More importantly, don’t be too naive and say that “you will be looking for opportunities in the US.” At this point, you are probably aware already that it is one of the sure ways to ruin your chances of getting a US visa.
Don’t argue with the interviewer either. If you are unable to hear the question properly or if you need clarifications, simply ask him/her to repeat or clarify it for you.
Regardless of the result of the interview, discuss with the Consular officer with the utmost respect.
5. Be honest.
This one’s basic knowledge but you will be surprised by how many applicants are denied a US visa by lying through their teeth.
Always remember that the Consul officers are trained to spot liars and they have been doing it for years so it’s almost impossible to fool them.
In other words, don’t even attempt to make up stories. The interviewers are encouraged to expose fabricated stories down to the smallest details.
They are keeping a record of every information you share. So, you fail the interview the first time and come back for a second chance, there is no way you can peddle the same lies all over again.
To put it directly, don’t lie to the Consular officer’s face as it will backfire faster than you have ever imagined.
Also, you should practice your English as often as possible.
This will help you communicate with the officers in the embassy or consulate. This will be helpful in your future studies. There are a wide range of ways you can practice. For instance, watching American TV shows, listening and translating your favorite music songs, reading books in English, and many others is ok.
6. Be confident.
Don’t ever think the US visa interview is also a life-or-death situation.

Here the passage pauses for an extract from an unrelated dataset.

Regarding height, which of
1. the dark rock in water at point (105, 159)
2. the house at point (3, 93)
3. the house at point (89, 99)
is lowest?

For one, it is a visa and getting denied isn’t the end of the world. It will also put undue pressure on yourself to “perform” and in so doing look desperate to get a US visa.
You can’t fake confidence. It will come directly if you trust yourself and know deep inside that you’re not hiding anything.
If you are not planning on becoming an illegal immigrant, why feel nervous?
So the best that you can do is to continue calm and be yourself. Don’t pay more attention to other nervous applicants or those who come out of the Embassy with “denied” stamps.
Listening to your favorite music, reading a book, doing positive self-talk or trying anything to keep your composure until it is your turn to be interviewed.
Don’t let the Consul officers intimidate you. Remember, they are interviewing because it is part of their job.
Look at them as a co-equal. Differently, it will get on your nerves and run the risk of becoming speechless in the middle of the interview.